9. On the 20th October, 2016, the defendant responded to the plaintiff’s notice for particulars, which had been sought six years previously.

10. On the 25th October, 2016, the first return date of the defendant’s motion to dismiss, the plaintiff sought and was granted an adjournment of the motion by the Master of the High Court. On the 15th November, 2016, the defendant applied for an adjournment of the motion, in circumstances where they had received an affidavit from the plaintiff shortly before the motion came on for hearing, which contained references to “without prejudice” correspondence. The motion came up again on the 29th November, 2016. The motion was adjourned for a third time in circumstances where the plaintiff’s legal representative failed to attend. The defendant consented to the adjournment but the Court was informed that this was done as a matter of courtesy to counsel in circumstances where the date had been overlooked. On the 6th December, 2016, the defendant’s motion to strike out the plaintiff’s proceedings for want of prosecution was heard and dismissed by the Master. As noted at the outset of this judgment, the present case comes before this Court by way of an appeal from that order.

11. The plaintiff, Mr. Holmes, swore an affidavit on 15th November, 2016. The plaintiff deposed, inter alia, that, shortly after the flooding event complained of, a local area engineer represented to him that there would not be any dispute in relation to the fact that the blockage in the sewage drains occurred in the main sewer out in the public street. The plaintiff accepted that there had been a substantial delay in providing the replies to particulars. He averred that he had provided significant further information to his previous solicitors at the time, but now realised that there had been some breakdown on the progress of this aspect of the case. He says that it appeared from the file that replies to particulars had in fact been prepared in or around June 2012 but were not delivered to solicitors for the defendant at that time. He said that given the defendant’s contemporaneous involvement in dealing with the flooding episode and the fact that their engineers attended for joint inspection as far back as April 2009, they were not hampered in the preparation of their defence or any assessment of their liability. He says his attempt to disengage from his former solicitors commenced in July 2015, but that although the new solicitors wrote to the former solicitors on 29th July, 2015, it was not until 29th January, 2016 that the litigation file was released.

12. The plaintiff in his affidavit goes on to refer to what he describes as his “personal sensitivities and social background”. He says that he is a carpenter by trade and that his work had suffered greatly due to both the economic downturn and an adverse interpersonal relationship with a superior within his workplace. He said that he had suffered from various serious and debilitating episodes of depression. He said that the floodings (4 in 2006 alone) had caused him tremendous stress and anxiety as he had expended huge amounts of money refurbishing this property, which had been in his family since the last century. He exhibited a medical report from his general practitioner (referred to above) and said that he genuinely believed that his low mood and other matters set out in the medical report rendered him incapable of taking the necessary action to prompt a more positive, proactive pursuance of his claim. He said that he felt “paralysed through depression and lacked any energy or mental clarity to take action and tackle the failure to progress his proceedings”. He said that it was only following an improvement in his own personal health that he felt more psychologically equipped to deal with the litigation.

◆ ◆ ◆

List every date given in paragraph 10 of the judgment excerpt. You can complete this without the records.

◆ ◆ ◆

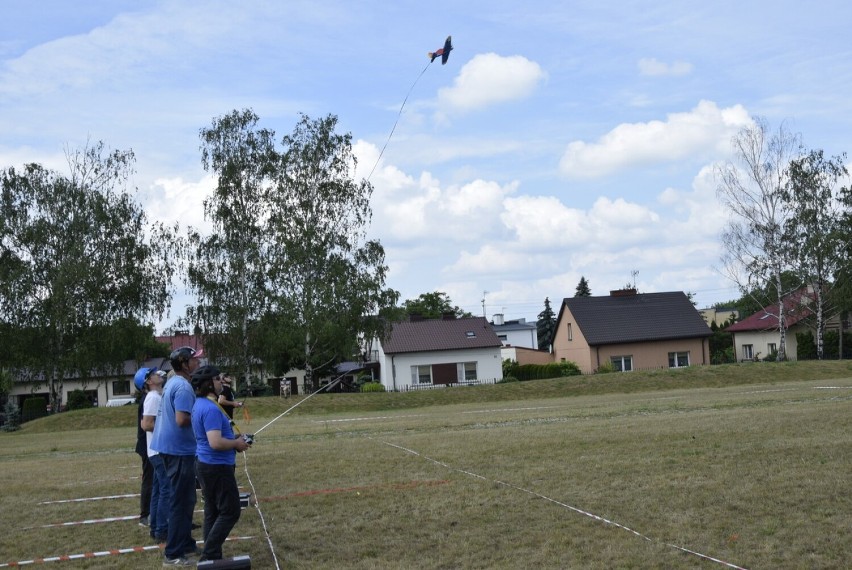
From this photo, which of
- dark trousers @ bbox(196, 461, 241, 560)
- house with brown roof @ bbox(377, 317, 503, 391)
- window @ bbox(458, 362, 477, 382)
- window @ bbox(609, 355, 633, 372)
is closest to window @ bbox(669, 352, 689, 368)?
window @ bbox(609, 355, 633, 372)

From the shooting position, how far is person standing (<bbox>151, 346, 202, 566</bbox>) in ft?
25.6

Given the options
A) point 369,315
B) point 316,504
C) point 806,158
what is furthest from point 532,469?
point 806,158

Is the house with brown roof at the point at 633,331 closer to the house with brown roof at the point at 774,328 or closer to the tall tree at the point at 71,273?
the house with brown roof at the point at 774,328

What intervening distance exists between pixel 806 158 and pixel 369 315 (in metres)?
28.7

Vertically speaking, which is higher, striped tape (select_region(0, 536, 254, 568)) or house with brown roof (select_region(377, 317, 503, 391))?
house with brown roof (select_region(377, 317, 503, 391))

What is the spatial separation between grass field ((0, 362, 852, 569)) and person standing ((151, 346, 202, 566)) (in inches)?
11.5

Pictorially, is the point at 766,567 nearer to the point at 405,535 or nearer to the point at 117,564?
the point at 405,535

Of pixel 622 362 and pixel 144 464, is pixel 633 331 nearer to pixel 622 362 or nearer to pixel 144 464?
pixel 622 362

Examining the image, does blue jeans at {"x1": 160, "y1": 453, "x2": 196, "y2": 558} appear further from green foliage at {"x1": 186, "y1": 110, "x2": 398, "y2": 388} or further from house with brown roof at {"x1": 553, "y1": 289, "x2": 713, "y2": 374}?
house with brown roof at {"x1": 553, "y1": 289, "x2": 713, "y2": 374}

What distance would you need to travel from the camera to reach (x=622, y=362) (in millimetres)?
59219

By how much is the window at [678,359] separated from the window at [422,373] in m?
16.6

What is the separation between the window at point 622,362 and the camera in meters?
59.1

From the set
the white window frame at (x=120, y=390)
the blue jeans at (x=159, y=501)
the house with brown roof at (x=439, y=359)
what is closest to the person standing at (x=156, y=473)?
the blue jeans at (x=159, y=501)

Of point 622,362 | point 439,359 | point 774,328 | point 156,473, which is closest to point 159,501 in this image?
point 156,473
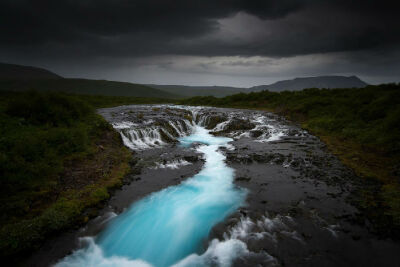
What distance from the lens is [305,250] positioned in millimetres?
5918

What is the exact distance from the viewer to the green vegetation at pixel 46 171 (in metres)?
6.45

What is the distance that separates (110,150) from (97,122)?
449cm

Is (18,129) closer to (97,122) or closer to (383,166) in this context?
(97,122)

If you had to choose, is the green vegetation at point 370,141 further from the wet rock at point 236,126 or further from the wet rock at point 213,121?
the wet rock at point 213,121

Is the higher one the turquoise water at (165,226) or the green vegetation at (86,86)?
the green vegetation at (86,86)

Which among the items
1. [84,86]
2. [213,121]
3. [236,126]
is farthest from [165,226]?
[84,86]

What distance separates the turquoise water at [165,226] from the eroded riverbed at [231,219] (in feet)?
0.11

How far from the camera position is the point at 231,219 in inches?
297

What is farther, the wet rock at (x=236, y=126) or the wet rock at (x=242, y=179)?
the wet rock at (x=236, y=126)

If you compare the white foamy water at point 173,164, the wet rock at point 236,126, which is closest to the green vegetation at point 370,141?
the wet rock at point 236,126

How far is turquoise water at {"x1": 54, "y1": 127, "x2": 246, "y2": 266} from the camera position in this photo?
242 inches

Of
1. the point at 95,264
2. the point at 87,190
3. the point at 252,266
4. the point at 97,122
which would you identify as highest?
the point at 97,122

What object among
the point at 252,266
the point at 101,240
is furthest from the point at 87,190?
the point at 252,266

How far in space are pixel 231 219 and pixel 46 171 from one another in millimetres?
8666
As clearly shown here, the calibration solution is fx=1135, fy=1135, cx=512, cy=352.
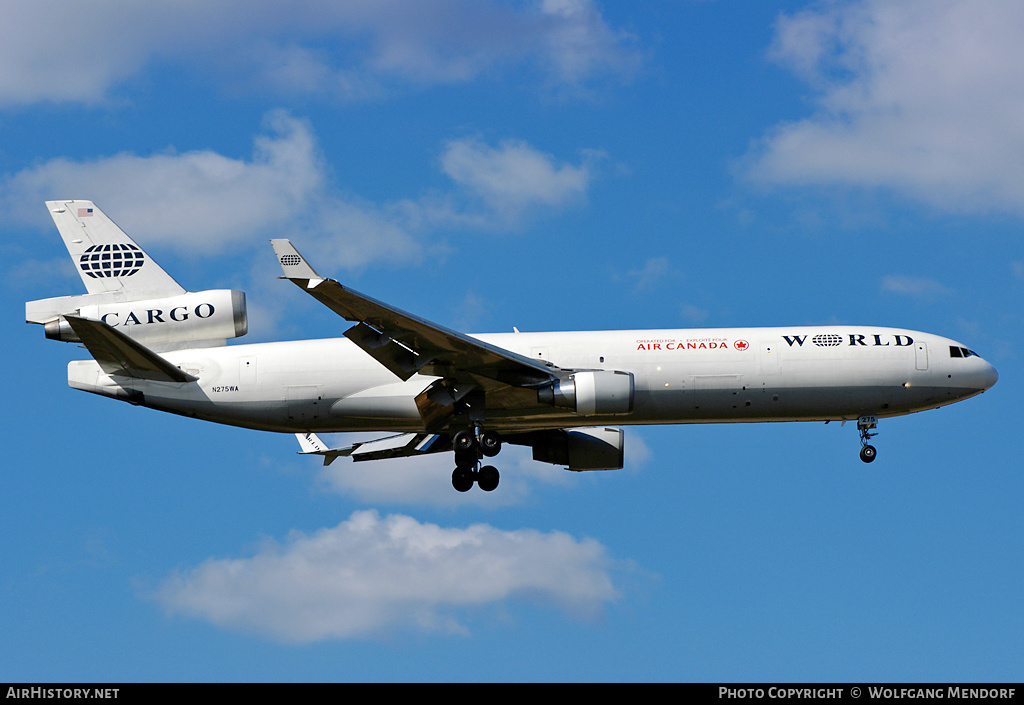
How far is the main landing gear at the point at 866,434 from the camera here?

◆ ◆ ◆

=== Exercise output ===
25th October, 2016; 15th November, 2016; 29th November, 2016; 6th December, 2016